The drama didn't end when I figured out I loved him, however. Danny and I had the stormiest courtship on record. As a matter of fact, we fought more the year before we were married than we have in the last 33 1/2 years of marriage. I gave the engagement ring back three times -- but that's a story for a future post.

Monday, February 22, 2010

What Is Love?

How do you explain what real love is to a group of children 3-11 years old? This was my dilemma some years ago when I was Primary President in church teaching children. I had a lesson planned, but something just wasn't right. The night before I was supposed to teach, the inspiration came to me. I scrapped the entire lesson and started over.

The children already knew from prior lessons that my father was a very eccentric man.
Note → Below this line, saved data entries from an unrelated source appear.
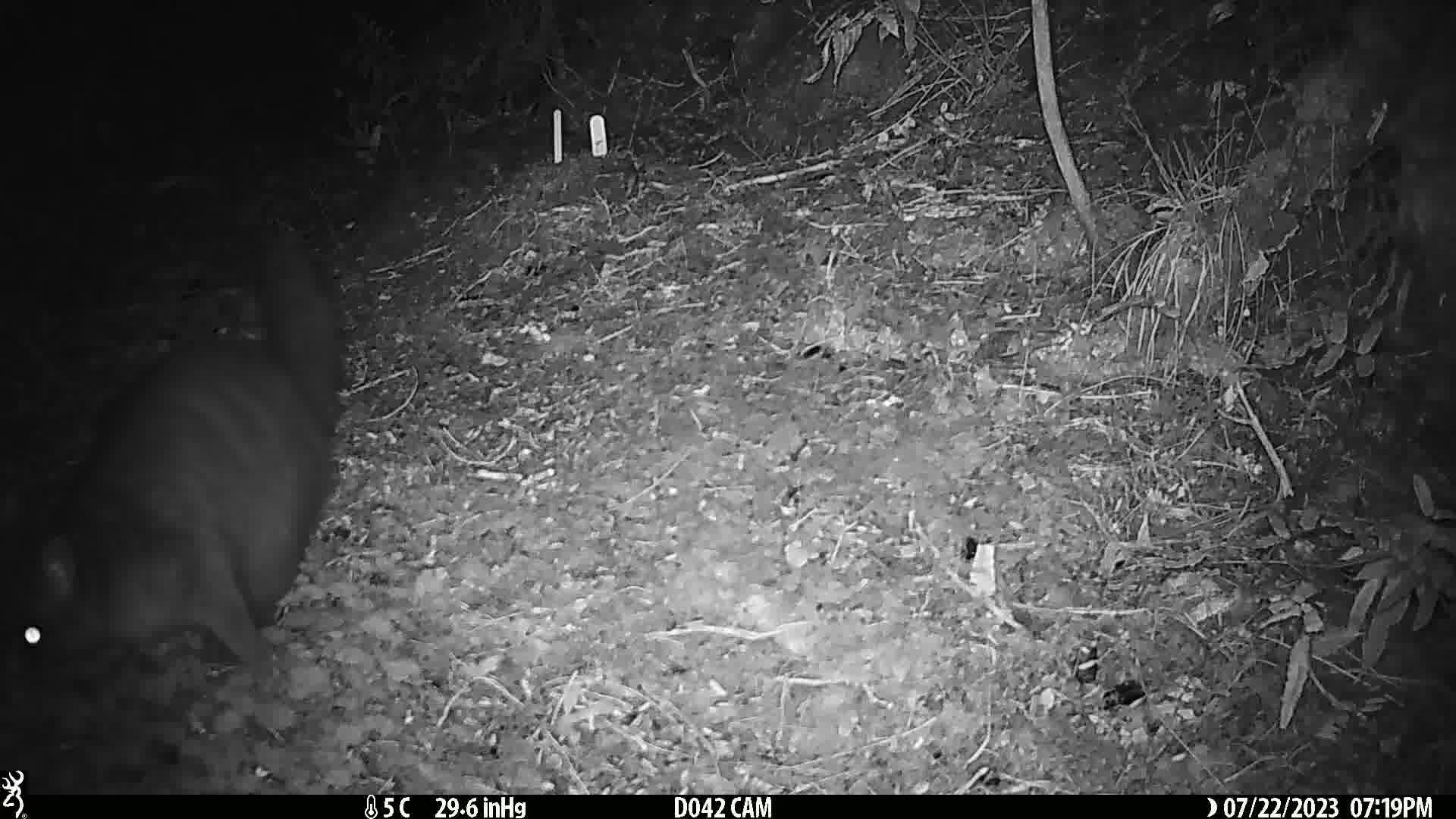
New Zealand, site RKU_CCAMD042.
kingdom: Animalia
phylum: Chordata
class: Mammalia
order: Diprotodontia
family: Phalangeridae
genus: Trichosurus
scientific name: Trichosurus vulpecula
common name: common brushtail possum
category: possum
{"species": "possum (common brushtail possum) (Trichosurus vulpecula)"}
I often used my father's life stories to demonstrate a principle, and they seemed to love hearing about this strange little man. So when I began to tell yet another of my father's stories, they settled in to listen.

My father had an aversion to tissues. He had been raised in the era of handkerchiefs. For Dad, it was a "man thing." It seems only women were supposed to use tissues. When my husband and I were first married, we were gathered as a family at the family cabin. My husband used a tissue and then disposed of it in the wood stove. My father made a comment about men and handkerchiefs. As a newlywed, I felt compelled to defend my husband.

I explained to Dad that for sanitary reasons, I preferred my husband use tissues. I told Dad how awful it was as a teenager washing his white handkerchiefs in the same laundry load as my white underwear. My sister chimed in by telling how awful it was to hang laundry on the clothesline and get "slimed" because it didn't all come out in the wash. I went on to complain about having to pick the leftovers off of the handkerchiefs prior to ironing them. My sister and I really razzed Dad pretty good about the whole thing -- all in good fun. Then I promptly forgot about it.

Fast forward a few years. My father had passed away. Mom and I were talking about how in the end Dad did a few strange things (even for him) because oxygen wasn't getting to his brain. I told Mom that one day I walked into the bathroom to find Dad standing over the toilet picking "buggers" (for lack of a better word) off a handkerchief into the toilet. Wrong thing to say! Mom went into this tirade about how THAT wasn't Dad's lack of oxygen -- that was my fault and my sister's fault! She reminded me of the incident at the cabin, which I had totally forgotten about.

Apparently, Dad thought a lot about what my sister and I told him. He went out and bought dozens of brand new handkerchiefs. You see, he was too set in his ways to use tissue, but he found a solution to the problem. He loved my mother enough that he didn't want her to become the victim of the "slime" my sister and I had portrayed. From that day forward, he saved his handkerchiefs in a canvas bag until they were completely dried. Then he would carefully "debugger" them into the toilet prior to putting them in the laundry.

I completed my lesson by asking the children how much love they had for their family members. Would they go to that much trouble to protect a family member?

As I finished telling the story, the adult teachers in the room looked at me like I had really "lost it". The children, however, got the message. Several of those kids (now adults) have told me how much that lesson meant to them. They really did get the point.

I'm not sure what this says about kids. As my Dad would have said, "First you have to get their attention."